Representantes de empresas da área da construção e de instituições financeiras se encontraram no dia 09 de novembro de 2005, no Museu de Arte Moderna de São Paulo, para debater sobre a viabilidade de ações sustentáveis na área da construção civil e no mercado imobiliário.
O encontro foi idealizado pela Sistema Assessoria Ambiental, empresa de assessoria técnica que presta serviços para o setor da construção. Visando ampliar a adoção de ações sustentáveis em empreendimentos – equilibrando a viabilidade econômica, social e ambiental, a empresa contou com o apoio de diversos especialistas.
A mudança de paradigma se inicia com a própria escolha do terreno, prevenindo riscos ambientais e de construção em solo contaminado, conforme abordado na palestra de Egon Hannes, trazendo a tecnologia do geoprocessamento como instrumento de decisão para Best Site Location. Toda tecnologia aplicada no empreendimento deve estar prevista desde a concepção do projeto, prevenindo-se gastos desnecessários, de acordo com Artaet Martins, da Ecovias, que apresentou o projeto de ampliação da Rodovia Imigrantes. Tais tecnologias devem abranger conforto ambiental, reuso de água e eficiência energética, além do gerenciamento e a destinação dos resíduos da obra.
Saulo Rozendo, do CTE – Centro de Tecnologia de Edificações, ressaltou que o mercado consciente é um mercado que cresce gradativamente, demonstrando que os empresários que apostarem neste mercado podem ter inúmeras vantagens, como comprovado pelo empreendimento Gênesis, apresentado por Marcelo Takaoka.
No módulo presidido por Luiz Antonio França, presidente da Câmara Técnica de Finanças Sustentáveis do CEBDS – Conselho Empresarial Brasileiro para o Desenvolvimento Sustentável e diretor do Banco Itaú, foram apresentadas algumas linhas de financiamento específicas para o setor, que ainda são modestas e tratam de aspectos pontuais. A linha de financiamento da Caixa Econômica Federal, apresentada por Oswaldo Serrano de Oliveira, é um dos poucos exemplos, neste caso voltado para a destinação de resíduos.
Foi ressaltado o papel dos bancos como indutores da sustentabilidade, sendo enfatizado por Cláudio Tavares de Alencar, do Núcleo de Real Estate da Escola Politécnica da USP, que estratégias sustentáveis previnem riscos e agregam valor ao empreendimento.
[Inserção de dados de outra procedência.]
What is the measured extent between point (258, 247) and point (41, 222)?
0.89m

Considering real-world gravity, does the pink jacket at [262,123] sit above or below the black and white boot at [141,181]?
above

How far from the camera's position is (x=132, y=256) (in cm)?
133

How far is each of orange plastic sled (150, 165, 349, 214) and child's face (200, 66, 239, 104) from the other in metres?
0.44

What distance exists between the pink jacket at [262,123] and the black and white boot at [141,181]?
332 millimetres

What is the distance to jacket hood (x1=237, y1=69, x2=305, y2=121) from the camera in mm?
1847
Ainda não existe, no Brasil, certificação na área da construção, o que dificulta a padronização de critérios para avaliação de empreendimentos. Porém, algumas iniciativas, tais como o ISE – Índice de Sustentabilidade Empresarial, apresentado por Rogério Marques, da Bovespa, bem como o trabalho do GRI – Global Reporting Iniciative, enfatizado na abertura do evento por Fabio Feldmann, trazem bases comparativas para o estabelecimento de tais certificações. Neste sentido, a última palestra do evento contou com a presença de Clarice Menezes, trazendo a experiência de certificações internacionais e ressaltando a importância de criarmos modelos de certificação adequados à realidade brasileira.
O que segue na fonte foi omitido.